I’d like to go on the record and say I agree wholeheartedly with Joe Mathews that SB 1253, the Ballot Initiative Transparency Act introduced by Senate President Pro Tem Darrell Steinberg, certainly does deserve more attention [“Very Small Steps Forward on Ballot Initiative System,” May 20]. To be sure, California’s decades old initiative process is long overdue for reform. Where Joe and I, and the many groups and individuals supporting SB 1253 part ways is in just how quickly we think these reforms can happen. If our goal is real, lasting reform, it will take thoughtful change, implemented over time so as not to shock the system completely. Voters don’t want to feel like a system they value has suddenly been turned on its head. SB 1253 takes an important first step in improving the process by focusing on changes that Californians have prioritized. About 8 in 10 voters indicate that improving the clarity, transparency, and accountability of the initiative process are their greatest priority. SB 1253 will give the voters what they are asked for.
The bill comes out of a year-long collaborative process that was the work of a broad coalition. Over 60 different groups were involved in the process, meetings were held with voters, and bi-partisan and non-partisan polls were used to build a proposal that voters want. The proposals in SB 1253 had the clearest and broadest consensus, including among our authors, and will make immediate improvements to the initiative process.
Here’s how it will work.
By establishing a 30-day public review period at the beginning of the initiative process, the bill will create greater transparency for voters. Additionally, by allowing for earlier deliberation with the legislature and the ability to withdraw an initiative before qualification, the bill will create an opportunity to correct flaws in initiatives before they appear on the ballot, or to withdraw initiatives all together if a compromise with the legislature can be reached.

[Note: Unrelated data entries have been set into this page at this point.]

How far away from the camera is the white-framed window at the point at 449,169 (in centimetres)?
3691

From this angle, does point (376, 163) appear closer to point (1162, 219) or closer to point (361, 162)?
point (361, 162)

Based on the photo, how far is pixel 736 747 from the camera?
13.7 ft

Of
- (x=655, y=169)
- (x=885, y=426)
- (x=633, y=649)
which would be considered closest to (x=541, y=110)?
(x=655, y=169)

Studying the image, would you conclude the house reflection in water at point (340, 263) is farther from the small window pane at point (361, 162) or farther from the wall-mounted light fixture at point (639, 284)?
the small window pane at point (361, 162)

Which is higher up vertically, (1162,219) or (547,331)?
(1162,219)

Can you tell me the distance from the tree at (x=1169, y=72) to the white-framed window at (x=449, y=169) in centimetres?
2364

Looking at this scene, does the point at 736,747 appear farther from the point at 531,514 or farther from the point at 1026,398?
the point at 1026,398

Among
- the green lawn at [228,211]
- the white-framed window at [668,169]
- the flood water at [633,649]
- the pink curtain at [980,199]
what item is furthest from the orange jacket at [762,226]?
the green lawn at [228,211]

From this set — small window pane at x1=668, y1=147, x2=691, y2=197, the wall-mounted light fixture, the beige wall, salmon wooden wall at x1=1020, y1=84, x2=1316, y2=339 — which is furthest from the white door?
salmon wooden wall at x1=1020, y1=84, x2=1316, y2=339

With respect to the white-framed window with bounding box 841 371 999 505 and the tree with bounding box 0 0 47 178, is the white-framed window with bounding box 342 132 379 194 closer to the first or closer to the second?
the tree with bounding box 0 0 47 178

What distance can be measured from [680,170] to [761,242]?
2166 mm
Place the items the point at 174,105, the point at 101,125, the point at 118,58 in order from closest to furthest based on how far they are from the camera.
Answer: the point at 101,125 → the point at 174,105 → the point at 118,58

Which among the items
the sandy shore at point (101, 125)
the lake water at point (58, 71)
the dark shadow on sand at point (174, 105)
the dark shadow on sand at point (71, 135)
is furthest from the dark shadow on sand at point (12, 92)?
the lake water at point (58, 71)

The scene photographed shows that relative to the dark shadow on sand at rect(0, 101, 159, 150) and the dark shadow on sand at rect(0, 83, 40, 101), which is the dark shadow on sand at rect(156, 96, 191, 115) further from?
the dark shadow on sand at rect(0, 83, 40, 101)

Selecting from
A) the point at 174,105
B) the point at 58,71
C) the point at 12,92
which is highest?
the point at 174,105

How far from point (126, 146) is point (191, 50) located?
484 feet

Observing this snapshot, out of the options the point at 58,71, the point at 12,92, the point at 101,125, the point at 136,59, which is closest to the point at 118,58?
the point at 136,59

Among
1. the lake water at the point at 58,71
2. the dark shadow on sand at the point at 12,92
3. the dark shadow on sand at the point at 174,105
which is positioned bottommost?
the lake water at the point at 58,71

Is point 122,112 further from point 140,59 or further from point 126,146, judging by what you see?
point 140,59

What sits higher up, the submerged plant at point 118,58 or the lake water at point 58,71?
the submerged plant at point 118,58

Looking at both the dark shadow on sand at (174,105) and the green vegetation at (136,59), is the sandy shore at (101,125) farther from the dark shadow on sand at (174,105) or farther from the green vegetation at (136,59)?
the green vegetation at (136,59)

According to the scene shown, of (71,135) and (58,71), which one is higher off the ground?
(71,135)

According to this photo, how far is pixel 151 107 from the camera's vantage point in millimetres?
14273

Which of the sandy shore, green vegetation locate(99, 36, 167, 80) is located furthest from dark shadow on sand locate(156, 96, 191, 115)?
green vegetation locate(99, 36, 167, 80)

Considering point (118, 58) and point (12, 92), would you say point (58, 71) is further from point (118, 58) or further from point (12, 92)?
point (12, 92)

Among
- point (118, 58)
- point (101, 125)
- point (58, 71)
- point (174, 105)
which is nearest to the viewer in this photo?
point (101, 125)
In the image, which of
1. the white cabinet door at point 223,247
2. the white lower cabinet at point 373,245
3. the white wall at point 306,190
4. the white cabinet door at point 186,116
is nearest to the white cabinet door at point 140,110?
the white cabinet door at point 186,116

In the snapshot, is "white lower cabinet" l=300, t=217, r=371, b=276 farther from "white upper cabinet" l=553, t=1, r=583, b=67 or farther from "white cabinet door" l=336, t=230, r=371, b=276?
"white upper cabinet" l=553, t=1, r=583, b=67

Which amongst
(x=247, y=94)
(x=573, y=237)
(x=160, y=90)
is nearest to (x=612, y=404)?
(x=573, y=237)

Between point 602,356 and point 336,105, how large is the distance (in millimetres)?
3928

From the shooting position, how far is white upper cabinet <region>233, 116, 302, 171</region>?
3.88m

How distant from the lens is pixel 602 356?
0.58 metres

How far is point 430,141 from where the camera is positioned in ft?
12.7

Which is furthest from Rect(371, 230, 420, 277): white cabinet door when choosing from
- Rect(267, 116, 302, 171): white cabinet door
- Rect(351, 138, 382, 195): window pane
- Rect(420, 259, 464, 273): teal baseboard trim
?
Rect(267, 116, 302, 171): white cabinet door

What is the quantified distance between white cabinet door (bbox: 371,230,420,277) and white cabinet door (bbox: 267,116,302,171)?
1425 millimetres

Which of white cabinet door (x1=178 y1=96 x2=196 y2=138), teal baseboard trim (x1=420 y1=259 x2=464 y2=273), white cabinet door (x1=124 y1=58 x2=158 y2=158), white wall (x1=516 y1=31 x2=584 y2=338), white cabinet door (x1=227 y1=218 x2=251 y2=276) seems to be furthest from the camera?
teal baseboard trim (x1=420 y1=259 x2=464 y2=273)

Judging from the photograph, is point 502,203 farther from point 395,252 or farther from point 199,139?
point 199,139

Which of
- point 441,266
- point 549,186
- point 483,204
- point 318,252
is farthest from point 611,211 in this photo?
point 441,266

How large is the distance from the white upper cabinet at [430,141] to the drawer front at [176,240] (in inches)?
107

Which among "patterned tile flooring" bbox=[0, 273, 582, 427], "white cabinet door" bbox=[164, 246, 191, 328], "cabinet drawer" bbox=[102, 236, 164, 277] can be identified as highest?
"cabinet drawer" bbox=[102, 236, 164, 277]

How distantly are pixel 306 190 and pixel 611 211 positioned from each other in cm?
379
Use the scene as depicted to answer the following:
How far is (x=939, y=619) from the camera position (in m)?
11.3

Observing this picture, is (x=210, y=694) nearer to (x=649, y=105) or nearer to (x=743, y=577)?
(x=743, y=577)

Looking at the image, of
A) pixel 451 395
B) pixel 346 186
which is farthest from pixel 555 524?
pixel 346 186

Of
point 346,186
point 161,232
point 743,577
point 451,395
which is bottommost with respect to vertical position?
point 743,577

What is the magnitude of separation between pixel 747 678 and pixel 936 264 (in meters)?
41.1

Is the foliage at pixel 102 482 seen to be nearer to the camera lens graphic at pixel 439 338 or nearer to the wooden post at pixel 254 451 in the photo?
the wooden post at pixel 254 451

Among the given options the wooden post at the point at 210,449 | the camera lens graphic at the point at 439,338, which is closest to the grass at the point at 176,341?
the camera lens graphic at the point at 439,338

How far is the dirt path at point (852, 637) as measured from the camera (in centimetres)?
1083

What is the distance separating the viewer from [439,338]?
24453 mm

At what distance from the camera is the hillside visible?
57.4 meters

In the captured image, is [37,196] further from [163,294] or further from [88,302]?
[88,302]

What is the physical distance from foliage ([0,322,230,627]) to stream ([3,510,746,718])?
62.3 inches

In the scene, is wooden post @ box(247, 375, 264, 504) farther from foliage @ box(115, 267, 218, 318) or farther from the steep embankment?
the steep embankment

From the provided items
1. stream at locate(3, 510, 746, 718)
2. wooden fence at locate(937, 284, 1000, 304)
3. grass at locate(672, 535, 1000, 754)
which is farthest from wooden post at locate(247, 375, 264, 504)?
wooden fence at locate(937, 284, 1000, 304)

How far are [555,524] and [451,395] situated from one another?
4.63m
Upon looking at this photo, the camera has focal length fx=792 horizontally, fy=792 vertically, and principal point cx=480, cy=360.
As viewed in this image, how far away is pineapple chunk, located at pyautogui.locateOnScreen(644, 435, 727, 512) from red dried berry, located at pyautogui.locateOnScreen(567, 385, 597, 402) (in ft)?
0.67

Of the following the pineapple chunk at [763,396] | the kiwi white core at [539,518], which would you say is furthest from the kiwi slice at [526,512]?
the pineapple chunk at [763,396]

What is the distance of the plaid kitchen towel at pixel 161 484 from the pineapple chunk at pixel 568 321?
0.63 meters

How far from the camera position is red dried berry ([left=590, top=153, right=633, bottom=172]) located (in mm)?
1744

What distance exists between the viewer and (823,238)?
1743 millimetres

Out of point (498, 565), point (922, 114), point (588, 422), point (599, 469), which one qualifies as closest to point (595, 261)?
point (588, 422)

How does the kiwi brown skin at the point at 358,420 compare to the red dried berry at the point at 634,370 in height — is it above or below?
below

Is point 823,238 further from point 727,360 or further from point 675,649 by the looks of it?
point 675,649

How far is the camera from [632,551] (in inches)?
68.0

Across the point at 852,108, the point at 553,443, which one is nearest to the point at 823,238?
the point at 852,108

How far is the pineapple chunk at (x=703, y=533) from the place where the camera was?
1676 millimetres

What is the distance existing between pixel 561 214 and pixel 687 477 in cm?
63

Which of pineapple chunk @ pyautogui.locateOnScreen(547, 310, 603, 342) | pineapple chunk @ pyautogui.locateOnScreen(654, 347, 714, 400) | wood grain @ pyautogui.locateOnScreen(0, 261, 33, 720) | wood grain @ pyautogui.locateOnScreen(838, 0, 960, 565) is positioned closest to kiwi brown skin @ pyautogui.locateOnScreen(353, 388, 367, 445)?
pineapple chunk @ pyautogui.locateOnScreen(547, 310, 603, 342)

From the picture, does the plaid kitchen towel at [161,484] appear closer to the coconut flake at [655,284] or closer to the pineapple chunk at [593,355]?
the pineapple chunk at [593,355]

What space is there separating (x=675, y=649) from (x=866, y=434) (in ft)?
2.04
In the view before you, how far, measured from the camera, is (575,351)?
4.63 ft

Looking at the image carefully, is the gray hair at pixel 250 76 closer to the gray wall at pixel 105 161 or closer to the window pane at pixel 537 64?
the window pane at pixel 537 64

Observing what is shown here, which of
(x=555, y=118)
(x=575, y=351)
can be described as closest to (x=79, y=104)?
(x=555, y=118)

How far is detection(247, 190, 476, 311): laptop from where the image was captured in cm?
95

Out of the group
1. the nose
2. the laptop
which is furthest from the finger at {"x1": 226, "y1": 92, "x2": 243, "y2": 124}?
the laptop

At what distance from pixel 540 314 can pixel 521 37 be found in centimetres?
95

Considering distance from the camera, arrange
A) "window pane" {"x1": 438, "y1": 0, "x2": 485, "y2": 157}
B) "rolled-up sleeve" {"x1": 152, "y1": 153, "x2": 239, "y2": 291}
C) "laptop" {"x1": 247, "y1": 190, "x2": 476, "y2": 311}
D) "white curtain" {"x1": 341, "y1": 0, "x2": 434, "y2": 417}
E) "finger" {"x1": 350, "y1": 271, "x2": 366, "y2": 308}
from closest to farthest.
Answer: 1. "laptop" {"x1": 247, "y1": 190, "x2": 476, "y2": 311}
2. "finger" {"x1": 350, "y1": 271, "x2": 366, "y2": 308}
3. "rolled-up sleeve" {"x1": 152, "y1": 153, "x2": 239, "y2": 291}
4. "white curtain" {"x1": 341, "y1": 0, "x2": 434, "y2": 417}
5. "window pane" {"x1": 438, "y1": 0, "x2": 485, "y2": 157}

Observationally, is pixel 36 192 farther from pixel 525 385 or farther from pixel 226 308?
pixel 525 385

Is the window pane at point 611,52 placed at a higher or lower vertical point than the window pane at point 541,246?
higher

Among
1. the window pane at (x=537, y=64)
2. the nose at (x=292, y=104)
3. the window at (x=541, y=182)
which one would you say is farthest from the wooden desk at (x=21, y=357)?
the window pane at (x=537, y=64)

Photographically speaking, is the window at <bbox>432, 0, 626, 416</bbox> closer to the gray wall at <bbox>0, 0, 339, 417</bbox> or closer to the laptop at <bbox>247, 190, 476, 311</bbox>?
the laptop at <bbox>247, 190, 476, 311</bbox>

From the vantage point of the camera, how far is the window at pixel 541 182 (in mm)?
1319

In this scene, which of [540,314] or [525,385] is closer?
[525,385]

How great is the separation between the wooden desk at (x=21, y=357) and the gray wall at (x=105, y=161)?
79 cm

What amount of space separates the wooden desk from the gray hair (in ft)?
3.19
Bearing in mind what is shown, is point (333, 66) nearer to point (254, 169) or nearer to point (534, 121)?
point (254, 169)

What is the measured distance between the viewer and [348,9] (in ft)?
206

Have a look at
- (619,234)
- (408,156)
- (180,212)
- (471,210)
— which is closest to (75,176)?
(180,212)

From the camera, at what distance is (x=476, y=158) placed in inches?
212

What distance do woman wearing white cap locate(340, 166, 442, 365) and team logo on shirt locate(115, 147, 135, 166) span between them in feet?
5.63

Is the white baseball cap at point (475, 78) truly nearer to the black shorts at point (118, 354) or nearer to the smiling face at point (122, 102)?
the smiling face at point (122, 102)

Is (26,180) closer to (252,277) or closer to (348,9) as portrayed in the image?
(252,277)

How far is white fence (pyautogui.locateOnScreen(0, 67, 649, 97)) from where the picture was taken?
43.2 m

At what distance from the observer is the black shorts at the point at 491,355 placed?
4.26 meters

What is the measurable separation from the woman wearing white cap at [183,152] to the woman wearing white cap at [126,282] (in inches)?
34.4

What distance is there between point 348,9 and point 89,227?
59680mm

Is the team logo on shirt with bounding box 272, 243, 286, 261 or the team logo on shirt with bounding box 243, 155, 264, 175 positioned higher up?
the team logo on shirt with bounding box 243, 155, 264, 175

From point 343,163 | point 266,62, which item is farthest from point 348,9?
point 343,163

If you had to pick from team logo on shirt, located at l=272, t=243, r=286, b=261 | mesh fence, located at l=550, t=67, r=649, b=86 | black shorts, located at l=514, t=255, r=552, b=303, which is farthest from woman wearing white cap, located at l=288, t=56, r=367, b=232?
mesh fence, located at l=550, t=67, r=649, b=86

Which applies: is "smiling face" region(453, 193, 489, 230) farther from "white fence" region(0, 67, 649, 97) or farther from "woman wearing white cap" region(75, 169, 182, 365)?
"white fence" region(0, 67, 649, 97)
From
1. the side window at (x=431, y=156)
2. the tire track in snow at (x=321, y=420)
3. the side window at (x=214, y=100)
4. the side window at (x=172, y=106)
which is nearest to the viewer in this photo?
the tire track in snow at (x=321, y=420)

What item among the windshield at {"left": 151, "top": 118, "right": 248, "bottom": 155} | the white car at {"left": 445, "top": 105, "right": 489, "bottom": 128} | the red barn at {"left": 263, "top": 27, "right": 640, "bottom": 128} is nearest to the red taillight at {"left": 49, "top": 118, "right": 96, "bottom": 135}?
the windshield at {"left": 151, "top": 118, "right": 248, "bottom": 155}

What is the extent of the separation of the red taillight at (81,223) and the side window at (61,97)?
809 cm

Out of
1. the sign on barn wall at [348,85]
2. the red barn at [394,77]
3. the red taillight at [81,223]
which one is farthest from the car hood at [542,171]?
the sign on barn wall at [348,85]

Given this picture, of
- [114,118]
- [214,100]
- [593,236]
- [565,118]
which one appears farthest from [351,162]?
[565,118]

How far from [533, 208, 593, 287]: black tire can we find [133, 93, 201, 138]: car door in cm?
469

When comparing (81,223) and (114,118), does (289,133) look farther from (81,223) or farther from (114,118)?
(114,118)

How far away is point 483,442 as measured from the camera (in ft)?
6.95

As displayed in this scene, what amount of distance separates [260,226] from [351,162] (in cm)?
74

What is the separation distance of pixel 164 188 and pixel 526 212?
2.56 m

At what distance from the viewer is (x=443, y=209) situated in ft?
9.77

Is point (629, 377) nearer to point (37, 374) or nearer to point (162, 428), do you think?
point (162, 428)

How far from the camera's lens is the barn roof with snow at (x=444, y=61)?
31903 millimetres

Legislative hearings are currently an afterthought in the process, typically occurring after initiatives have already qualified when there is no opportunity for meaningful policy discussion between proponents and the legislature. SB 1253 would move legislative hearings earlier in the initiative process, allowing for meaningful debate about initiatives and time to reach a compromise. This would result in clearer initiatives and a simplified ballot for voters. This is no small change.
Additionally, the ability to withdraw an initiative before qualification could potentially allow for much more than a few extra weeks for deliberation with the legislature. The bill establishes that the Secretary of State will issue a notice of qualification 131 days before the November election (approximately early July). Initiatives that submit their signatures well before that deadline will have considerably more time to strike a compromise with the legislature. Furthermore, for those initiatives that fail to qualify for the current ballot and by default are moved to the next election, there may potentially be several years to deliberate.
Finally, it is already a crime to pay a proponent to stop gathering signatures or to fail to turn in signatures. Since SB 1253 creates a new practice of allowing proponents to withdraw after signatures have been submitted, it was necessary to ensure consistency and include this new practice. Most of all, it avoids creating a loophole for legal extortion.
SB 1253 will make important changes to the initiative system that will strengthen the process all while expanding public participation and improving voter information and confidence. The bill takes several important strides forward, creating a platform and foundation for continued reform moving toward a more transparent and streamlined process.
I’d say that’s really no small feat at all.